• You are not logged in.

    THinkiNG abOUt digraPHs!

    • Started by DreymaR
    • 7 Replies:
    • Reputation: 111
    • From: Oslo, Norway
    • Registered: 13-Dec-2006
    • Posts: 4,707

    I've been thinking a bit about some particular letter patterns that actually represent single entities. These include TH, QU, GH and probably OU/PH/NG – any others? That sets them a bit apart from the rest. Just a th-ou-gh-t... (the gh in that word is mostly silent now but used to be pronounced).

    Incidentally, the reason we type TH and GH as letter pairs, from what I've been told, is that the Dutch type setters who first came to England in the late 15th Century to print the Bible and Arthur myth for William Caxton, didn't have lead type for the English Wynn (Ƿ/?) and Yogh (Ȝ) runes!

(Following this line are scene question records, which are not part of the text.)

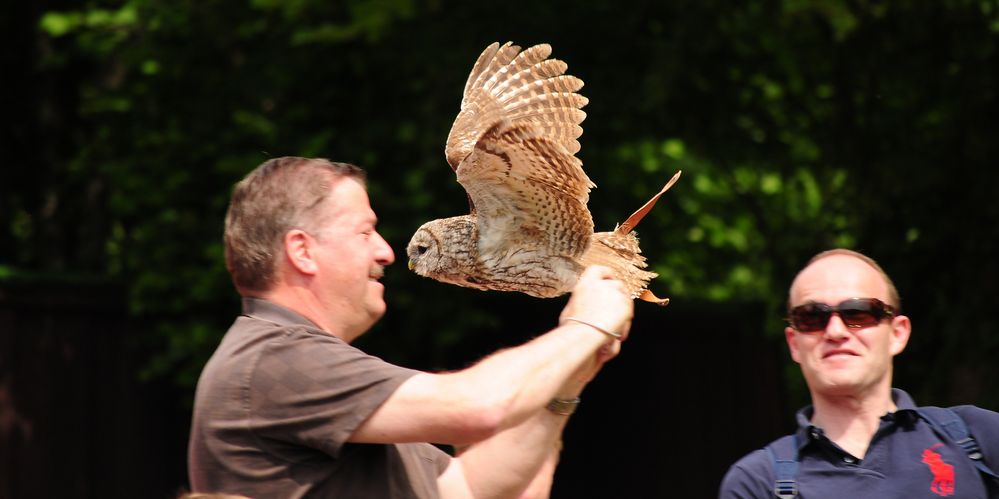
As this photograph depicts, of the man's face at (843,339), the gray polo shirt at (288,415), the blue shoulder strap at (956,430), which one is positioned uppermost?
the man's face at (843,339)

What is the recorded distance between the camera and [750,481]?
2.83 metres

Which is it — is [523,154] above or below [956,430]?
above

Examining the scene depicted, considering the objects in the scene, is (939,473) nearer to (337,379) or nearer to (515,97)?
(337,379)

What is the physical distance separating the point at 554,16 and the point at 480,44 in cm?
54

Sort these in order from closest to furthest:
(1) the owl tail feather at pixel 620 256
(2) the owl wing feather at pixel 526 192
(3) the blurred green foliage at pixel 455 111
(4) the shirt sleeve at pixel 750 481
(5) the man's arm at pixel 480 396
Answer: (5) the man's arm at pixel 480 396 → (4) the shirt sleeve at pixel 750 481 → (2) the owl wing feather at pixel 526 192 → (1) the owl tail feather at pixel 620 256 → (3) the blurred green foliage at pixel 455 111

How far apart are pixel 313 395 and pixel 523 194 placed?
5.47ft

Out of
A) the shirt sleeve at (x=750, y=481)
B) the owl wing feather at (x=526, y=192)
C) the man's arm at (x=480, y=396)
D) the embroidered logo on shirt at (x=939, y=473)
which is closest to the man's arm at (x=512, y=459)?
the man's arm at (x=480, y=396)

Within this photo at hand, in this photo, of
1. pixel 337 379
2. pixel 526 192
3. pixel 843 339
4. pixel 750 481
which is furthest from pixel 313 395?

Also, they got paid per letter so they certainly didn't mind making digraphs/bigrams out of the missing letters...

    In Icelandic they still have þ/ð letters for unvoiced/voiced TH, and in some languages you can use a γ/ɣ or similar for GH. Ph/ph can be written as Φ/φ. By now, that won't happen in English of course!    ლ( ʘ▽ʘ)ლ~?!

    But maybe people who wish to improve their keystroke stats could take those on?! There isn't much chance of getting more keys on the keyboard, but with layers maybe it's an interesting thought – same number of strokes but the possibility of using home position and thumbs more. I'm thinking along the lines of mapping Th/th to AltGr+T/t etc.

    Last edited by DreymaR (03-Dec-2019 09:56:36)

    *** Learn Colemak in 2–5 steps with Tarmak! ***
    *** Check out my Big Bag of Keyboard Tricks for Win/Linux/TMK... ***

    Offline
    • 0
    • Reputation: 15
    • From: Belgium
    • Registered: 26-Feb-2008
    • Posts: 451

    A key for "TH" has been suggested here before, but I doubt it would work in practice.  We are so used to typing letters (graphemes), not sounds (phonemes).  How long would it take you to adjust to typing "the" as th-e instead of t-h-e?  Or is that because I'm not a native English speaker?  In my language Dutch, "ij" is sometimes considered a single letter, and hand-written as ÿ, but I would never type it that way.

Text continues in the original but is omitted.